Monday, August 20, 2012


One of the unique provisions in the Federal Acquisition Regulation (FAR) termination clauses (with the exception of the commercial item clause) is the "adjustment for loss" provision.  FAR 49.203 sets forth that:
(a)  In the negotiation or determination of any settlement, the TCO shall not allow profit if it appears that the contractor would have incurred a loss had the entire contract been completed.  The TCO shall negotiate or determine the amount of loss and make an adjustment in the amount of settlement as specified in paragraph (b) or (c) below . . . .
The contractor faces two dilemmas where the government asserts that it would have suffered a loss had the contract been completed.  First, the contractor is denied a profit on the costs incurred prior to termination.  Second, the contractor will not even recover all of its costs, but instead the contractor will be forced to bear its portion of the loss.  The philosophy behind this adjustment is that no contractor should be in a better position than it would have been had the contract been completed.
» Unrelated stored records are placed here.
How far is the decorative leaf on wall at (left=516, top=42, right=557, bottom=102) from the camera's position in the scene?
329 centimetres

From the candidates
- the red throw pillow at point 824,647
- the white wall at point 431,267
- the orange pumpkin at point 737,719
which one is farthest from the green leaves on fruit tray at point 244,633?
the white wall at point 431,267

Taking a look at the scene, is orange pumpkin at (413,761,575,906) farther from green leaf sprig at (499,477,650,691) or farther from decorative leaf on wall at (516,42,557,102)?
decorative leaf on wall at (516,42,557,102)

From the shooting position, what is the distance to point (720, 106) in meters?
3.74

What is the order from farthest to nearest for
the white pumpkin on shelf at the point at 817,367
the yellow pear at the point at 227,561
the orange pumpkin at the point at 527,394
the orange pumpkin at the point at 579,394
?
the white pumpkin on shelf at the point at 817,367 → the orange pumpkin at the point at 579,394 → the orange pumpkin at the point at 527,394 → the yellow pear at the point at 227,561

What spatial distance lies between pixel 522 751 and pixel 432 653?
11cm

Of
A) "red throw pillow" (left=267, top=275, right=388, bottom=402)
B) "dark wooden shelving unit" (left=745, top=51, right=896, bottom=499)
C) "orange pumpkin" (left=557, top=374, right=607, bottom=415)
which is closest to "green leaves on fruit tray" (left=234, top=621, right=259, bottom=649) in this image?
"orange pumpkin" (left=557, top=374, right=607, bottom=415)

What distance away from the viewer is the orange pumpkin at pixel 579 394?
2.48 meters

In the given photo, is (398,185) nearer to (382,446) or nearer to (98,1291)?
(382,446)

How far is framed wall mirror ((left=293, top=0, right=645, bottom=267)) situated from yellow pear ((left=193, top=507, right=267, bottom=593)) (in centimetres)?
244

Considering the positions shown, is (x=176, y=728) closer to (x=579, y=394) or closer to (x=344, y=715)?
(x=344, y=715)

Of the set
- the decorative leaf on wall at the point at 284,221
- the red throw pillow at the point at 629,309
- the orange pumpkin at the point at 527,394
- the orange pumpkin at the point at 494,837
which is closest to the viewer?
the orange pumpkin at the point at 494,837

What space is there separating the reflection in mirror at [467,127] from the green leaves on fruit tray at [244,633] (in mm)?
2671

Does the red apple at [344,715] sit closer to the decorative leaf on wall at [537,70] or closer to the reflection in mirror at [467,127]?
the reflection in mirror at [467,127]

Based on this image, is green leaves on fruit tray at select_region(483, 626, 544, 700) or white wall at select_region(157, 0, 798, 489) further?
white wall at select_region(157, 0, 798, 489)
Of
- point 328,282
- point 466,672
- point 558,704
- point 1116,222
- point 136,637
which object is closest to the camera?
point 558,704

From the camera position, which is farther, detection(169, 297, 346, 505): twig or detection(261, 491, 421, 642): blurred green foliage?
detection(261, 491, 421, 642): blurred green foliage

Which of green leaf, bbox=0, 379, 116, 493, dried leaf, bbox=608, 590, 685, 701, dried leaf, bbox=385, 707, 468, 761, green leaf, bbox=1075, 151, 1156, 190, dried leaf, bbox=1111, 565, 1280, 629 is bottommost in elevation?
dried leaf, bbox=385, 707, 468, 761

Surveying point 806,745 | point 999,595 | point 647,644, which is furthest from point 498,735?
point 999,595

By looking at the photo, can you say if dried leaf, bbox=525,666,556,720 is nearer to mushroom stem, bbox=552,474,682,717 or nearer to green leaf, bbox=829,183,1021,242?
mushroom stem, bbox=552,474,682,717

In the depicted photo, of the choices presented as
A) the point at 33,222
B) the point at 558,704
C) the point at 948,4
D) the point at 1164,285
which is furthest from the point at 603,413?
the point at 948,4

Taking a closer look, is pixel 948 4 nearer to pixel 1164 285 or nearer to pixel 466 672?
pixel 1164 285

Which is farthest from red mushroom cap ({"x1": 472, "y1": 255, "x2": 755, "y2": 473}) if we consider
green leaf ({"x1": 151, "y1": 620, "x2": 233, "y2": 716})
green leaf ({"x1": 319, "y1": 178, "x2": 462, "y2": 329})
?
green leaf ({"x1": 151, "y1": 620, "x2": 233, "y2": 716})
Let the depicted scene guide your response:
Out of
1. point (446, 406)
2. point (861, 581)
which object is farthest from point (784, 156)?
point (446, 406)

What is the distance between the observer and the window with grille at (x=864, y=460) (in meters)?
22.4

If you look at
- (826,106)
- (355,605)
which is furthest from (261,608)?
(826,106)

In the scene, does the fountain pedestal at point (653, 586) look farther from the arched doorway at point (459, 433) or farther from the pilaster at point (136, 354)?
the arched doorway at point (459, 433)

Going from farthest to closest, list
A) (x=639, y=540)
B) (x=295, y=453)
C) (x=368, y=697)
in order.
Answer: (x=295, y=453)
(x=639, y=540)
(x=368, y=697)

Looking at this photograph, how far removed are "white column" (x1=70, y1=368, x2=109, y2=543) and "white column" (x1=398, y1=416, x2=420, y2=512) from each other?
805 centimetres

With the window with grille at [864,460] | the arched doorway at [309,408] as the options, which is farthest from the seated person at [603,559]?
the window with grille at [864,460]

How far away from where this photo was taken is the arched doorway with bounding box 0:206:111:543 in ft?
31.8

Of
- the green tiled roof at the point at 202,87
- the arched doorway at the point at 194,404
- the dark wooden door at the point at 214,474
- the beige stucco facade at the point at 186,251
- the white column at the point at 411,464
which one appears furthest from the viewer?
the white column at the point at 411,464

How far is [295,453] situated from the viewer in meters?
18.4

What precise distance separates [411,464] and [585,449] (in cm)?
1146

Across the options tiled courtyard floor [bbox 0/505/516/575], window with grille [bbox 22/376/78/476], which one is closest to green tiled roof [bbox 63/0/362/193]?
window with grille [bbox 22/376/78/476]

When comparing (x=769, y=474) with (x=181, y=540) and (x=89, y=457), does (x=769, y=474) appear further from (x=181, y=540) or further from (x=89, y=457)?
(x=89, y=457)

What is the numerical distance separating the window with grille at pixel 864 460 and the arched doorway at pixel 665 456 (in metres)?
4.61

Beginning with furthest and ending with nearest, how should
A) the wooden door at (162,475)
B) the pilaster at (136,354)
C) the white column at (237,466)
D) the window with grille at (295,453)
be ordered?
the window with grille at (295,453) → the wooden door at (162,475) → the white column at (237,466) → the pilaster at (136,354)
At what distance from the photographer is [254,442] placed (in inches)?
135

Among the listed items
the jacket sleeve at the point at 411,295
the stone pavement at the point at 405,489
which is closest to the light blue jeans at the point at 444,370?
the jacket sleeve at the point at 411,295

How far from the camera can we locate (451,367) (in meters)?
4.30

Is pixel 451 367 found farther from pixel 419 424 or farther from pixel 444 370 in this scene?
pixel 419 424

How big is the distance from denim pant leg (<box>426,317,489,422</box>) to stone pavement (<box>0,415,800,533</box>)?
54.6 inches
If the termination settlement is on a total cost basis, the total costs incurred on the contract are reduced by the percentage equal to the loss it would have realized on full completion.  If the settlement is on an inventory basis, the loss percentage is applied only against the costs incurred on the terminated portion of the contract, exclusive of costs allocable to completed end items accepted by the government.

A contractor should remember the following points where the government attempts to apply the adjustment for loss formula:

  1. The government bears the burden of proving that the contractor would have suffered a loss if the contract were completed.  Often, the government has a difficult time proving the loss would have occurred.
  2. The government must act in good faith when making the loss determination.  A coerced settlement may not be upheld.
  3. Where the government is responsible for the cost increase, the adjustment for loss formula will not apply.
  4. The formula also does not apply where the contractor would have been excused from performing the contract because of the impossibility of performance.
  5. The adjustment for loss should not apply where the contractor is entitled to an equitable adjustment in contract price which would take the contract out of a loss position.
In several of the above numbered instances, the importance of the changes clause becomes magnified.  The various theories and principles which normally entitle the contractor to an equitable adjustment will also provide the basis for the contractor to prevent the government's successful implementation of the adjustment for loss formula.

It also is important for the contractor to keep in mind that the termination settlement may be limited by the total contract price.  If the contractor's costs exceed that price, the contractor must consider the changes clause as a means to increase the price so as to avoid the application of the price ceiling.